CHALLENGE
Can you put the rows below into a Markdown table with two columns, Row and Text, where Row numbers each line and Text holds the line itself, with blank lines left out?

══════════

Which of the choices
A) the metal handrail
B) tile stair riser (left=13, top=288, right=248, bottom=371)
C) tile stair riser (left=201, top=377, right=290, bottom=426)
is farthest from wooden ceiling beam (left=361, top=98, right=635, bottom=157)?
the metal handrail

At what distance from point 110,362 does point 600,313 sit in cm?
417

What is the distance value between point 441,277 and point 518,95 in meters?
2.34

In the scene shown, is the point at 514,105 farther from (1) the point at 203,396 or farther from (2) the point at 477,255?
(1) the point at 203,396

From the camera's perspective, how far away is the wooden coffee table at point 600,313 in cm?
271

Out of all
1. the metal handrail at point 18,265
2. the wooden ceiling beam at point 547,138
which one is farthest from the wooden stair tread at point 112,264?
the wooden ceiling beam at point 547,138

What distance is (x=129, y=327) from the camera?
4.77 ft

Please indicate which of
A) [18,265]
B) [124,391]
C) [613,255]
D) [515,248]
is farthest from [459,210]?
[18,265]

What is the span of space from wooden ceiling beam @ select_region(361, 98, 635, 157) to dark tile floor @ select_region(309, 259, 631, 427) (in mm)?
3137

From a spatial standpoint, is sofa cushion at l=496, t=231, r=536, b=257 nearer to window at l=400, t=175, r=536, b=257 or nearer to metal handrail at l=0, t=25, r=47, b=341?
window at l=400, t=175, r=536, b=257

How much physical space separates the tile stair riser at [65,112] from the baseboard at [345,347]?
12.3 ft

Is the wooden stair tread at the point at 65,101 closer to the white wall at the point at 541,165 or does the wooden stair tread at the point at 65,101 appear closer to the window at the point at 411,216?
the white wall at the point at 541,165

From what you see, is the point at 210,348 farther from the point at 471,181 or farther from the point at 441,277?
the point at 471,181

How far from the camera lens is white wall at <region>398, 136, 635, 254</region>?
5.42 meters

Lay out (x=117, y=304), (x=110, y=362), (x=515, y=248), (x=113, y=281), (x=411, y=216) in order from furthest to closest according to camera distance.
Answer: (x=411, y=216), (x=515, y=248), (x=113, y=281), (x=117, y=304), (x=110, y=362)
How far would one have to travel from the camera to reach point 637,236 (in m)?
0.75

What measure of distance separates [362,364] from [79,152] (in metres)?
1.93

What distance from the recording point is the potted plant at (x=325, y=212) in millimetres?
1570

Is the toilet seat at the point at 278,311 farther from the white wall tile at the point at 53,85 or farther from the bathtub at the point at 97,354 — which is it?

══════════

ANSWER TO THE EXERCISE
| Row | Text |
|---|---|
| 1 | Which of the choices |
| 2 | A) the metal handrail |
| 3 | B) tile stair riser (left=13, top=288, right=248, bottom=371) |
| 4 | C) tile stair riser (left=201, top=377, right=290, bottom=426) |
| 5 | is farthest from wooden ceiling beam (left=361, top=98, right=635, bottom=157)? |
| 6 | the metal handrail |
| 7 | At what distance from point 110,362 does point 600,313 sit in cm? |
| 8 | 417 |
| 9 | What is the distance value between point 441,277 and point 518,95 in meters? |
| 10 | 2.34 |
| 11 | In the scene shown, is the point at 514,105 farther from (1) the point at 203,396 or farther from (2) the point at 477,255? |
| 12 | (1) the point at 203,396 |
| 13 | From the camera's perspective, how far away is the wooden coffee table at point 600,313 in cm? |
| 14 | 271 |
| 15 | Out of all |
| 16 | 1. the metal handrail at point 18,265 |
| 17 | 2. the wooden ceiling beam at point 547,138 |
| 18 | which one is farthest from the wooden stair tread at point 112,264? |
| 19 | the wooden ceiling beam at point 547,138 |
| 20 | What distance is (x=129, y=327) from the camera? |
| 21 | 4.77 ft |
| 22 | Please indicate which of |
| 23 | A) [18,265] |
| 24 | B) [124,391] |
| 25 | C) [613,255] |
| 26 | D) [515,248] |
| 27 | is farthest from [459,210]? |
| 28 | [18,265] |
| 29 | What is the span of space from wooden ceiling beam @ select_region(361, 98, 635, 157) to dark tile floor @ select_region(309, 259, 631, 427) (in mm)? |
| 30 | 3137 |
| 31 | From a spatial standpoint, is sofa cushion at l=496, t=231, r=536, b=257 nearer to window at l=400, t=175, r=536, b=257 or nearer to metal handrail at l=0, t=25, r=47, b=341? |
| 32 | window at l=400, t=175, r=536, b=257 |
| 33 | How much physical space separates the tile stair riser at [65,112] from the baseboard at [345,347]? |
| 34 | 12.3 ft |
| 35 | Is the wooden stair tread at the point at 65,101 closer to the white wall at the point at 541,165 or does the wooden stair tread at the point at 65,101 appear closer to the window at the point at 411,216? |
| 36 | the white wall at the point at 541,165 |
| 37 | From what you see, is the point at 210,348 farther from the point at 471,181 or farther from the point at 441,277? |
| 38 | the point at 471,181 |
| 39 | How far from the camera lens is white wall at <region>398, 136, 635, 254</region>? |
| 40 | 5.42 meters |
| 41 | Lay out (x=117, y=304), (x=110, y=362), (x=515, y=248), (x=113, y=281), (x=411, y=216) in order from furthest to closest according to camera distance. |
| 42 | Answer: (x=411, y=216), (x=515, y=248), (x=113, y=281), (x=117, y=304), (x=110, y=362) |
| 43 | How far would one have to travel from the camera to reach point 637,236 (in m)? |
| 44 | 0.75 |
| 45 | What measure of distance separates [362,364] from [79,152] (in metres)? |
| 46 | 1.93 |
| 47 | What distance from the recording point is the potted plant at (x=325, y=212) in millimetres? |
| 48 | 1570 |
| 49 | Is the toilet seat at the point at 278,311 farther from the white wall tile at the point at 53,85 or farther from the bathtub at the point at 97,354 — which is it? |